Self-Healing Helps Many

He also describes how the investment in self-healing is creating returns for Duke customers in Ohio.  “In our currently active Ohio Grid Modernization project we have installed 24 self-healing teams over the past 4 years.   From these self-healing teams we have experienced 20 operations that have resulted in 30,000 customers that have avoided a sustained outage,” says Schneider.

Based on EPRI research, it’s reasonably conservative to assume that an avoided outage is worth $2.50 to residential customers and $250 to small commercial customers. With a typical 90:10 ratio between these two customer classes that comes out to an average value of $25 per outage. Using this conservative assumption, it’s fair to say that self-healing in the currently active deployment has likely created $750,000 in satisfaction value to Duke Ohio customers.

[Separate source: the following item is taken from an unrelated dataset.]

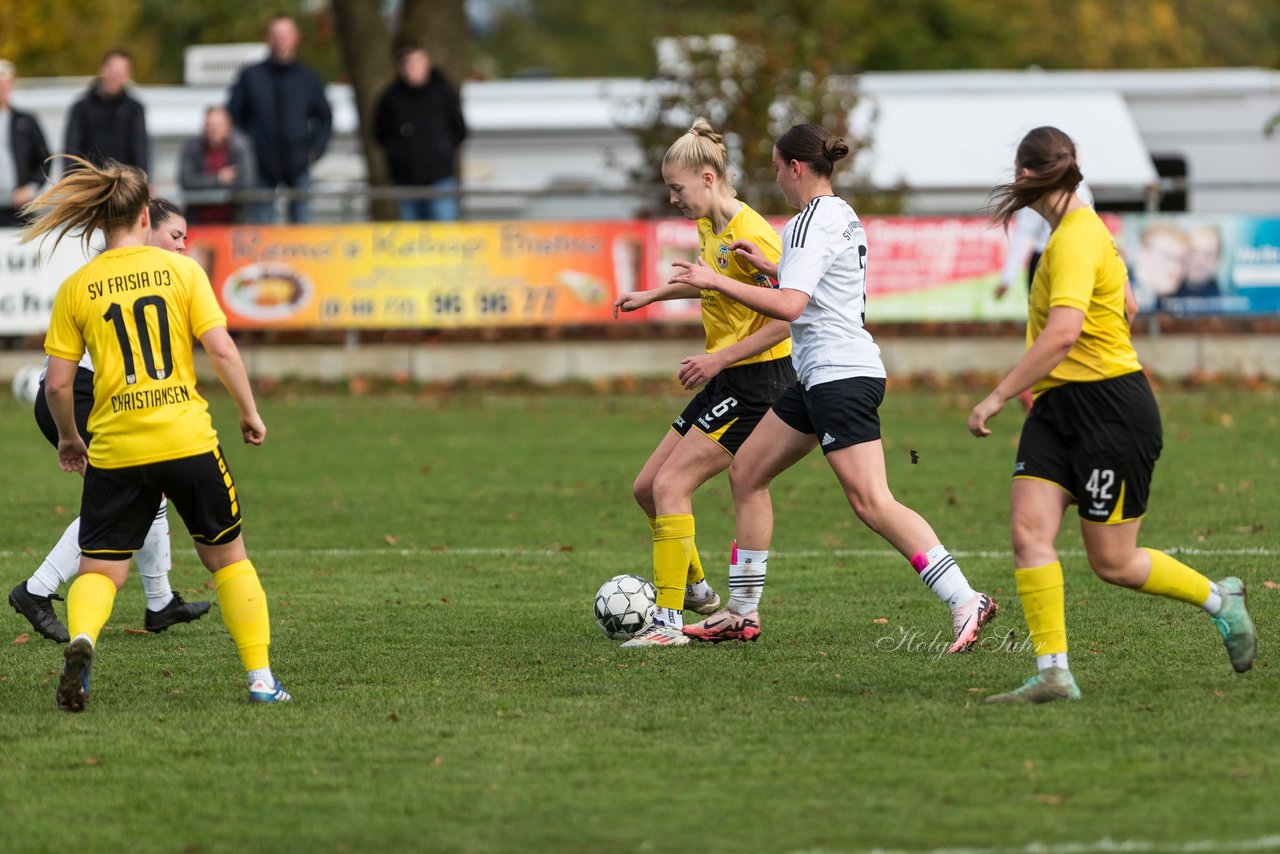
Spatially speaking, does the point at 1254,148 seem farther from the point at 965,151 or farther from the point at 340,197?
the point at 340,197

While self-healing systems can do little when power systems are faulted at the majority of sources within a service territory, it’s interesting to look into cases such as in Connecticut, where 90% of outages were reportedly line faults caused by trees.  Assuming most of the substations were still standing, and if all lines were modernized, the utility could quickly restore 20%(severe) to 60% (moderate) of all affected customers. This means that 132,000 to 396,000 customers would have lights back within seconds or minutes, representing a value of $3.3 to $9.9 million for a single storm.

The performance of some reliability programs can be tracked, and improvements in SAIFI indicates that a deployment is successful.  “Prior to the start of our program, our 2008 annual average Ohio SAIFI number was 1.33.  Our 2012 annual average Ohio SAIFI number is expected to be 1.03,” says Schneider.  He points out that the Grid Modernization program consists of other substation device automation and critical line device automation that also contributes to improved SAIFI.